Morningstar, that indispensable fund advisory service, has a freebee, but it’s missed by many folks who could benefit mightily from its wisdom and data. True, to monitor your holdings via the invaluable Portfolio Manager, you’ll have to pony up the $249 admission price. But many investors are unaware they can pull up comprehensive analyses—both quantitative and qualitative—of their individual mutual funds and ETFs without a subscription.

Why would Morningstar allow you to squeeze in without paying for its coveted fund reviews? No, they’re not on a self-destructive kick. The offer is a come-on, just like Fidelity hopes to lure prospects with its no-fee (really) index funds. The big boys want to sweep you under their financial services umbrella, confident they can woo you into highly profitable products (Morningstar) or expensive active funds or annuities (Fidelity).

Where am I going with all this? Well, I want to demystify the fund evaluations by walking through an example from Vanguard, where many of you reside. I suspect most readers are lodged in broad market funds, but I’m going to bypass them—where many of you are already well-versed—in other words, they’re too easy. I’ll choose Vanguard’s Small-Cap ETF (VB), a fund I recently purchased after consulting its Morningstar write-up. Just to note, the performance, risk and holdings of VB are virtually identical to those of Vanguard’s Small-Cap Index Fund (VSMAX).

For sure, my way is not the only way and undoubtedly not the best way, but it’s all I’ve got. I can’t bite off the whole enchilada—it’s too big and my knowledge is too limited. Shall we begin the waltz?

I can tell, you’re already mesmerized by the Stars. But hey, what’s this? A Vanguard ETF with only 4 Stars and not 5? Let’s see what this is all about and, remember, the Stars are backward-looking and only moderately predictive going forward. But don’t knock “just” 4 Stars. Keep in mind that VB is an index fund that by definition is designed to track the market, that is, primed for 3 Stars. The fund may have been bumped up to a 4 by virtue of its miniscule expense ratio of .05, which appears on the quote page.

You can get a better take on VB’s success by opening the performance page and sliding over to the 10-year average total return. You can see how it actually outperformed similar funds (category) by a full percentage point. That’s like a cherry on top for any index fund. Don’t worry about 4 Stars, folks, you’re doing good.

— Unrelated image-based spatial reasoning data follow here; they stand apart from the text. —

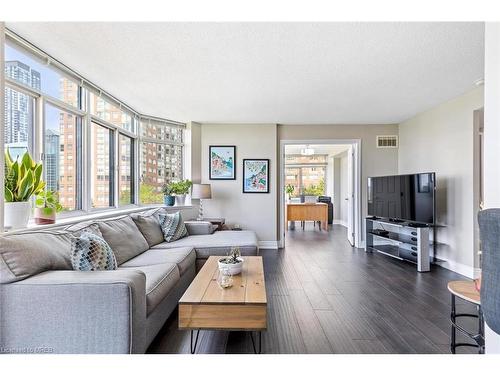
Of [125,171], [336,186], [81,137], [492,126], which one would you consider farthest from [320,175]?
[492,126]

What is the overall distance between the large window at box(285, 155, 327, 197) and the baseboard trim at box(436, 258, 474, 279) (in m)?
6.20

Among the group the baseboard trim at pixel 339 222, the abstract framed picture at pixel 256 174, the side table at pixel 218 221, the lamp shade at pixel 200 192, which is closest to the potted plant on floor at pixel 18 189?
the lamp shade at pixel 200 192

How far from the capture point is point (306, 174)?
408 inches

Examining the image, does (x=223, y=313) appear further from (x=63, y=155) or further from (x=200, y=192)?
(x=200, y=192)

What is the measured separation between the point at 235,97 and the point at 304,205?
482cm

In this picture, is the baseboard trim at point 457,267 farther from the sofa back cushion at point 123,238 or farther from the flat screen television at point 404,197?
the sofa back cushion at point 123,238

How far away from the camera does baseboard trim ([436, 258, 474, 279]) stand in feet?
12.0

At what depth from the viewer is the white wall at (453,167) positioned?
3.63 m

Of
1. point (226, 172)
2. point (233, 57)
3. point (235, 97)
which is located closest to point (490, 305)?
point (233, 57)

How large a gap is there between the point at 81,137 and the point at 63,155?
1.25 feet

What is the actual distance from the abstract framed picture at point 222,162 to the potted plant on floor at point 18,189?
10.9 feet

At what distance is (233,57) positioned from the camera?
2.63 m

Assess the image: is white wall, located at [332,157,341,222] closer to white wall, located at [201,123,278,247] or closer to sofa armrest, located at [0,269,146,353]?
white wall, located at [201,123,278,247]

But how risky is VB? Maybe its success came at the expense of too much jumping around.  First, we note that the Star Ratings already take into account volatility—they’re risk-adjusted as compared with similar funds. Now, let’s go to Morningstar’s risk pages. No need to get bogged down in the math and the charts—a helpful guide is staring you right in the face. The Portfolio Risk Score tells us the ride is going to be a little bumpy. Early in the accumulation phase, that may not matter to you. But if you’re a jittery type or fast approaching the promised land of retirement, you might want to think twice except, of course, if you’re determined to increase your exposure to small stocks.